The order of the Interstate Commerce Commission is not in the record. It is, however, quoted in the briefs of counsel, and it appears therefrom that neither the through rate nor the carriers responsible for and participating in it were before the Commission. The Commission said:
"Considering the absence of evidence as to the reasonableness of the through rate and the unsatisfactory evidence as to the separately established rates under attack, we must refrain from expressing any conclusion upon the reasonableness of either rate."

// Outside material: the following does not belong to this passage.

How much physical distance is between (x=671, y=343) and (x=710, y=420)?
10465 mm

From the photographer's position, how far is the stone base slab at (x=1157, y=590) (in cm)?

But a relation is asserted between the state and interstate haul because it is said to be manifest that the order of the state commission gives commercial advantages to shippers and producers of coal in Illinois over shippers and producers outside of the state. But there is nothing in the record that justifies the confidence of the assertion. There are too many factors to be considered for such offhand declarations to be accepted. Some relation we may admit between the state and interstate service, but the evidence does not bring it within that certainty and precision of influence that induced the decision in Houston & Texas Ry. Co. v. United States, 234 U. S. 342, but leaves it controlled by the Minnesota Rate Cases, supra; Oregon R. & Navigation Co. v. Campbell, 230 U. S. 525, and Louisville & Nashville R. Co. v. Garrett, 231 U. S. 298. Therefore, the order is not subject to the charges against it, and §§ 3, 13, and 15 of the Interstate Commerce Act have no application.